What if there was some intermediate object like a simple version of the instance that should spawn there without any AI or animation... and it gets replaced at the moment the real entity would normally pop into existence?
We had that talk already at some point or another. Short answer: not easy at all, so it's a slim chance that they try it. Reasons ? a lot, but to name a few:
1-
There's no easy way to switch from block to entity in Unity in real time without feedback problems. If you shoot that Zd block from far away, it can't switch fast enough for it to receive the damage as an entity. It needs to store the health value, so in other words, the block health receives damage and then through new programmed variables you transfer the data to an entity which spawns with said hp value, but if its head explodes, then the player will notice a clear delay ; if it doesn't explode you will notice it nevertheless because it's not instantaneous as it goes through a few checks. Akin to an Skyrim character dying from fall damage: it falls and then it suddendly dies after a few seconds when the fall damage is calculated.
2-Aside from point 1,
the other apparent problems are visual and dev related(have to do 1-3 extra models per Zd as blocks in different postures and in the moment of switch the entity has to have that specific posture to make the switch seamless. Needs extra code and quite a bit of modelling time.
3.
You would lose performace when you make the switch, more than right now. The performance gain from having the blocks spawn first not only gets nullified when they switch but it doesn't compensate having to process a block to entity switch time and time again in a continuous fashion.
4.
If you make blocks, you would lose the very gameplay you are trying to fix.

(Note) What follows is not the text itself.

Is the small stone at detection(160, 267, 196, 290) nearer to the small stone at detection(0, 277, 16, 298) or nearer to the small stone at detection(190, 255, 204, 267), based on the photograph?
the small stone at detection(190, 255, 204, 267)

Isn't a Zd game supposed to wake everyone up when you make noise? If you have blocks, they won't wake up. You would have to make the block transfer to entity with a lot of code and more performance loss than you think and the gameplay not only would worsen, but it would be predictable to low end computers (we can "feel" when an horde spawns, we would also "feel" when a volume designed as you suggest "switchs" models).
I hope this helps to clarify why that innocent idea is a HUGE can of worms that won't be easily fixed with optimization tweaks such as switching entities for blocks. A hypothetical implementation would decrease performance, arguably maintain the gameplay as is (probably even worse due to switch delay) and it would also need tons of work and dev time.